◆ SOURCE MATERIAL:
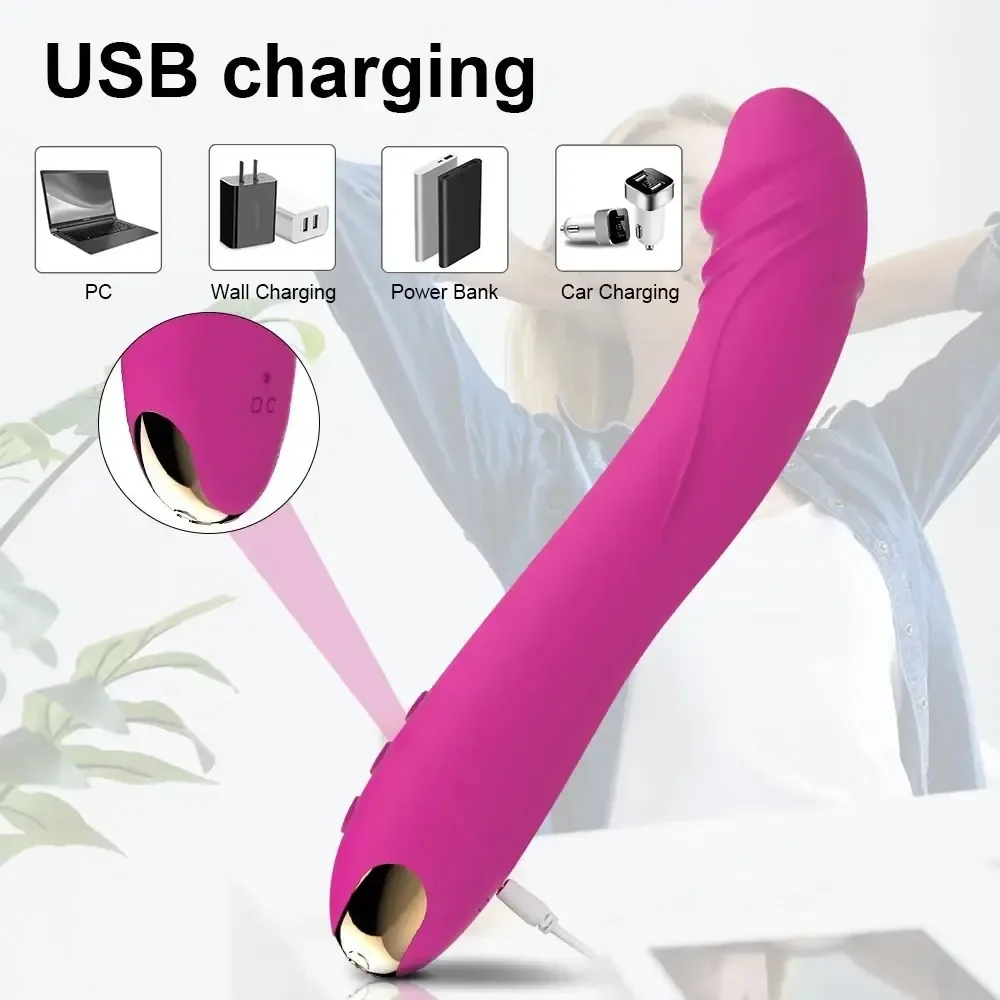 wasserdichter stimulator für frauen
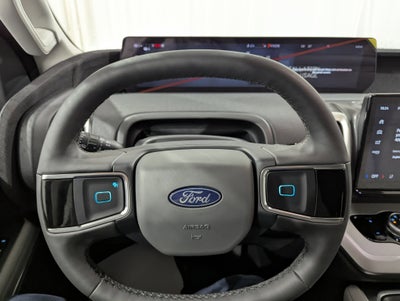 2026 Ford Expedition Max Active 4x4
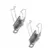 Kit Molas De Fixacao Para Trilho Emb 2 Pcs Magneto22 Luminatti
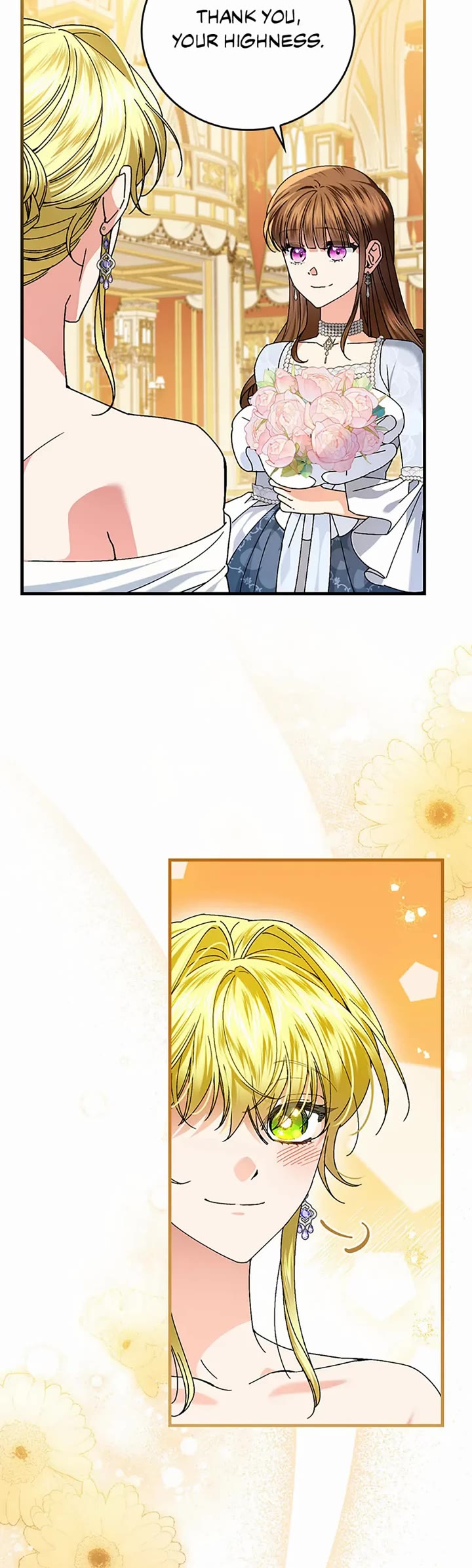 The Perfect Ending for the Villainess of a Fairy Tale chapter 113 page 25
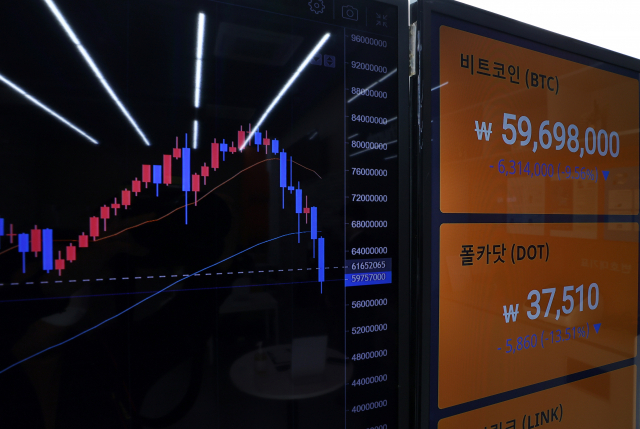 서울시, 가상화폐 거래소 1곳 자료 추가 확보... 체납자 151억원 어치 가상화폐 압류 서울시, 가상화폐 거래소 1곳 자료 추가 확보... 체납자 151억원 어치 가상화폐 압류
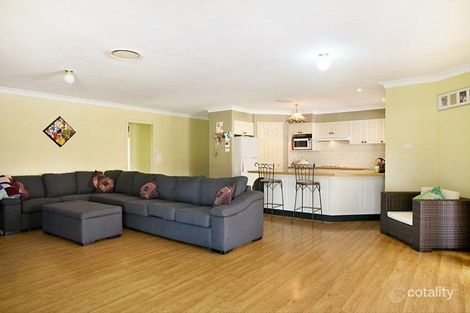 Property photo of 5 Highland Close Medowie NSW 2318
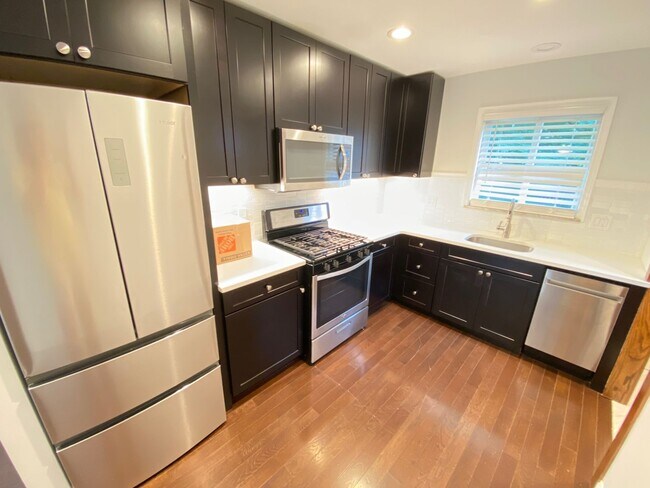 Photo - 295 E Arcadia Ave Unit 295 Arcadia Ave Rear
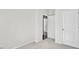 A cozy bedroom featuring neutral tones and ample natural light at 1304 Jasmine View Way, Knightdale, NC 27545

◆ JOB ITEM: Could you recast all of the lines above as a Markdown table with the columns Row and Line, giving each line its row number, skipping any blank lines, and leaving out the pictures?

◆ TASK RESULT:
| Row | Line |
|---|---|
| 1 |  wasserdichter stimulator für frauen |
| 2 |  2026 Ford Expedition Max Active 4x4 |
| 3 |  Kit Molas De Fixacao Para Trilho Emb 2 Pcs Magneto22 Luminatti |
| 4 |  The Perfect Ending for the Villainess of a Fairy Tale chapter 113 page 25 |
| 5 |  서울시, 가상화폐 거래소 1곳 자료 추가 확보... 체납자 151억원 어치 가상화폐 압류 서울시, 가상화폐 거래소 1곳 자료 추가 확보... 체납자 151억원 어치 가상화폐 압류 |
| 6 |  Property photo of 5 Highland Close Medowie NSW 2318 |
| 7 |  Photo - 295 E Arcadia Ave Unit 295 Arcadia Ave Rear |
| 8 |  A cozy bedroom featuring neutral tones and ample natural light at 1304 Jasmine View Way, Knightdale, NC 27545 |